* **TASK INSTRUCTIONS**:
a: Please revise the enrolment speech from the words "This situation calls" through the words "right to vote.", changing "electoral roll" to "Commonwealth roll".
b: Continue the enrolment speech after its final sentence.

--- SOURCE ---

This situation calls for action. I commend the actions of the Special Minister of State, the member for Brand—who is in the chamber at the moment—for taking that action and bringing these bills before the House. We must do what we can to ensure that those missing 1½ million Australians are included on the electoral roll and are able to exercise one of the most important rights and responsibilities of their citizenship: the right to vote.

As part of its celebration of the Year of Enrolment, the Australian Electoral Commission is conducting a campaign to enrol those 1.5 million eligible Australians who are not on the Commonwealth roll, which is good news. It is a worthy endeavour, and I wish them well in reaching their target. Australia has a proud history of ensuring access to the franchise for federal, state and local government elections. That is why, together with the Year of Enrolment campaign by the AEC, the legislation before the House today is so very important. As members of parliament we share the aims of the enrolment project—or at least we on this side of the House do. We each have our part to play. As members of parliament we each work daily to engage with our constituents to help them engage with the work that we do in this place in their name. It is in Australia's national interest that in each electorate we have an active constituency that engages in the democratic process and that can make an informed decision at election time, in its best interests.

It is important that we ensure that electoral legislation does not create unreasonable barriers for those who qualify for enrolment and voting and who, rightfully, expect to be able to exercise their franchise at elections and referenda. Unfortunately, between elections some constituents can drop off the electoral roll. Between elections the AEC works hard to maintain the integrity of the electoral roll and to ensure that those who are eligible to vote are correctly enrolled. The AEC utilises a number of strategies—strategies the member for Canning was just complaining about—aimed at providing electors and potential electors with opportunities to enrol or update electoral enrolment details. For example, enrolment forms are widely available from AEC offices and the AEC website and from the Post Office, Centrelink offices and the like. The AEC also uses approaches to facilitate the updating of the electoral roll, including visits to residences, mail-outs to residences, mail reviews—in which the AEC writes to residents and to addresses seeking updated electoral roll information—advertising designed to raise awareness of the need to update enrolment details, and attendance and provision of information at citizenship ceremonies.

I pause to make the observation that the member for Canning said that this is critical work, although at times he criticised some of the work done. I would submit that this critical work is going to be made all the more difficult if those on the other side of the House have their way. We know their plan at present is to slash 12,000 Public Service jobs—to push 12,000 public servants from their jobs—and we can only anticipate that a good number of those public servants would be from the Australian Electoral Commission. We also know that 12,000 public servants is only the tip of the iceberg. If those opposite are to fill their $70 billion black hole it will take a lot more than 12,000 public servants. Agencies like the Australian Electoral Commission will be in the firing line. Jobs in the Australian Electoral Commission will be at risk, and the capacity to fulfil those important approaches to ensuring and maintaining the integrity of the electoral roll will be at risk. The AEC will not be able to do the things it has routinely been able to do to maintain the integrity of the Commonwealth electoral roll.

--- DATASET RECORDS ---

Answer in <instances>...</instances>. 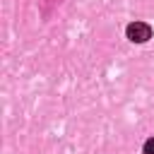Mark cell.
I'll use <instances>...</instances> for the list:
<instances>
[{
  "label": "cell",
  "instance_id": "obj_1",
  "mask_svg": "<svg viewBox=\"0 0 154 154\" xmlns=\"http://www.w3.org/2000/svg\"><path fill=\"white\" fill-rule=\"evenodd\" d=\"M128 38H130L132 43H144V41L152 38V26L144 24V22H132V24L128 26Z\"/></svg>",
  "mask_w": 154,
  "mask_h": 154
},
{
  "label": "cell",
  "instance_id": "obj_2",
  "mask_svg": "<svg viewBox=\"0 0 154 154\" xmlns=\"http://www.w3.org/2000/svg\"><path fill=\"white\" fill-rule=\"evenodd\" d=\"M144 154H154V137H149L144 142Z\"/></svg>",
  "mask_w": 154,
  "mask_h": 154
}]
</instances>
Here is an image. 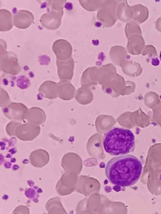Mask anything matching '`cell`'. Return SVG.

---

* **ANSWERS PROVIDED**:
a:
This situation calls for action. I commend the actions of the Special Minister of State, the member for Brand—who is in the chamber at the moment—for taking that action and bringing these bills before the House. We must do what we can to ensure that those missing 1½ million Australians are included on the Commonwealth roll and are able to exercise one of the most important rights and responsibilities of their citizenship: the right to vote.

b:
So what is this legislation? What is Labor's approach to dealing with these issues? We have two bills before the House. The first bill, the Electoral and Referendum Amendment (Maintaining Address) Bill 2012, amends the Commonwealth Electoral Act 1918 and the Referendum (Machinery Provisions) Act 1984. This bill, in line with other legislation brought before this place by the Special Minister of State, implements the recommendations made by the Joint Standing Committee on Electoral Matters and its report into the 2007 federal election. In examining the electoral issues arising from this election and in its report, this committee has done important work for our electoral franchise. The main focus of the committee's work was to look at whether changes made to enrolment and voting provisions of the Commonwealth Electoral Act by the previous Howard government had the effect of enabling or restricting the franchise and, if the changes were found to be restrictive, whether those restrictions were in any way offset by the achievement of greater electoral integrity in the lead-up to and at the 2007 election. That is to say, in shorthand, were the changes that were brought into place by the previous Howard government restrictive? Did they deny people their right to exercise their vote in a Commonwealth election?

As we know, preceding the 2007 election were a number of legislative changes that significantly altered the processes for applying to be on the electoral roll, updating enrolment details and voting. At the 2007 election, election enrolment saw an increase of just 1,466 electors over the close-of-roll enrolment figures. History has told that some of these changes have subsequently been chucked out by the High Court of Australia and the legislation was returned to its pre-amendment condition. But this legislation furthers the work. The bills before the House further the job that needs to be done to ensure people are not denied their right to vote.

The joint standing committee report found this to be an extremely low increase compared to the high of 97,425 electors added to the roll in 1998 and the previous low of 35,671 electors added in 1993. I will not use the word 'rort' but you can see that the changes put in place by the former Howard government had the effect, in the 2007 election, of denying somewhere between 34,000 and 95,000 Australians their right to vote. On that basis alone these bills should enjoy the support of every member of this House.

The committee report found the significant decline from 2004 to 2007 to be the product of the legislative changes that were made between 2004 and 2007, when those on the other side had control of the House. The bill before the House can be seen in one sense as remedial legislation, restoring to those affected Australians the right to vote at the next election.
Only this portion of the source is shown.